- Portrait of Kaluski, c. 1940s-50s
- Born: Janusz Marja Stefan Rogala Kaluski 1924 Second Polish Republic
- Died: 2010 (aged 85–86) United Kingdom

= Janusz Kaluski =

Janusz Marja Stefan Rogala Kaluski (1924–2010) was a sapper in the Polish Army who took part in the D-Day landings of World War II and who later won the Cross of Valour. In later life, Kaluski devoted himself to the philately of Poland, eventually becoming a Fellow of the Royal Philatelic Society London and donating his stamp collection of fifty years to the British Library Philatelic Collections in 2003.

==Early life==
Jan Kaluski was born in Poland in 1924 and began collecting stamps in 1933, continuing until the outbreak of World War II in 1939.

==World War II==
Kaluski joined the Polish Army in the West in 1941, after arriving in Scotland via Persia, Palestine, Egypt and South Africa. He took part in the D-Day landings as a sapper and carried out mine-clearing work in the Netherlands. He was awarded the Cross of Valour. After the war he settled in the United Kingdom where he lived for the rest of his life.

==Later life==
Kaluski restarted his stamp collection in the early 1950s and spent the following fifty years expanding it.

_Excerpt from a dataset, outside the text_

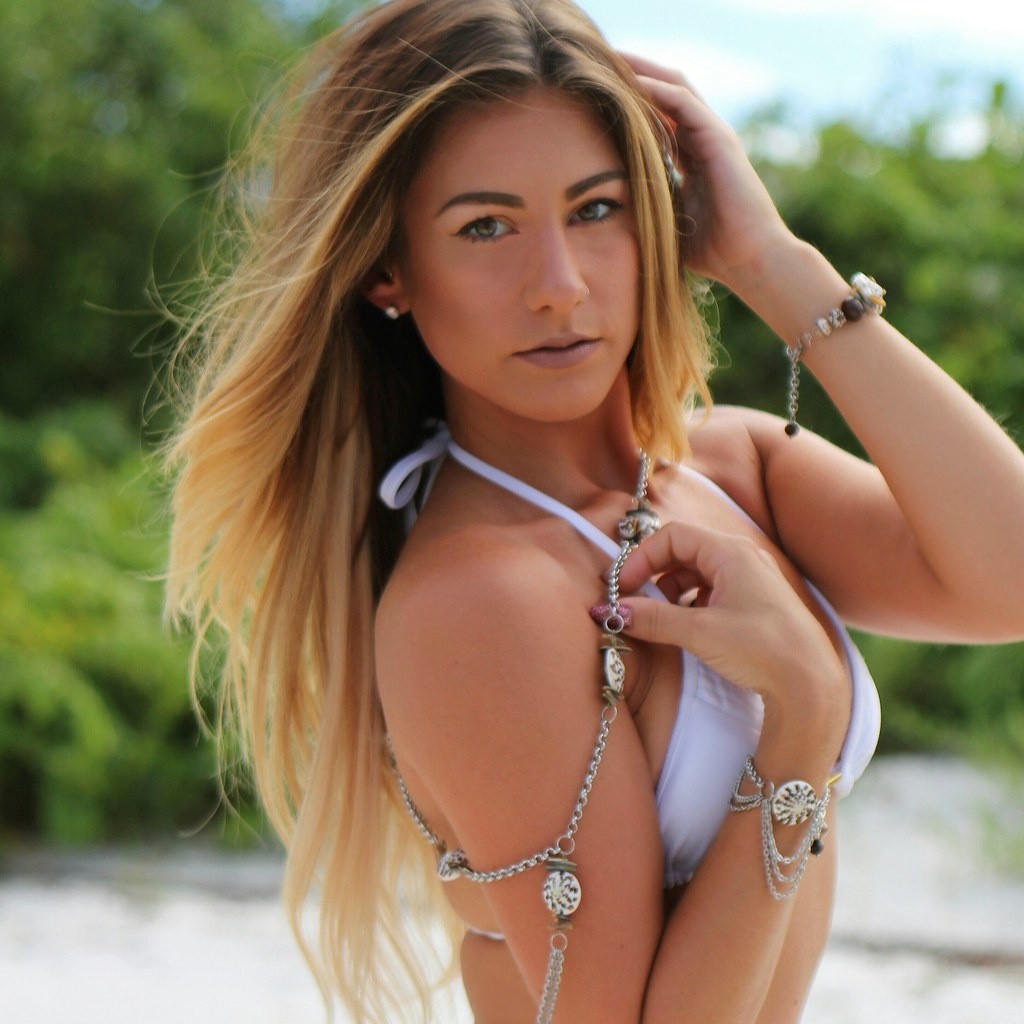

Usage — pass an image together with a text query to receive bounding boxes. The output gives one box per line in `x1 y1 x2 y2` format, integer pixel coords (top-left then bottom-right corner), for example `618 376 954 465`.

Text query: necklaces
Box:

He was reported as saying that he wished to donate his collection to the British people as a way of thanking them for welcoming him to Britain.

==The Kaluski Collection==
The Kaluski Collection was donated to the British Library Philatelic Collections in 2003 and includes in 46 volumes postage stamps and postal history material of Poland from 1835 to 2002.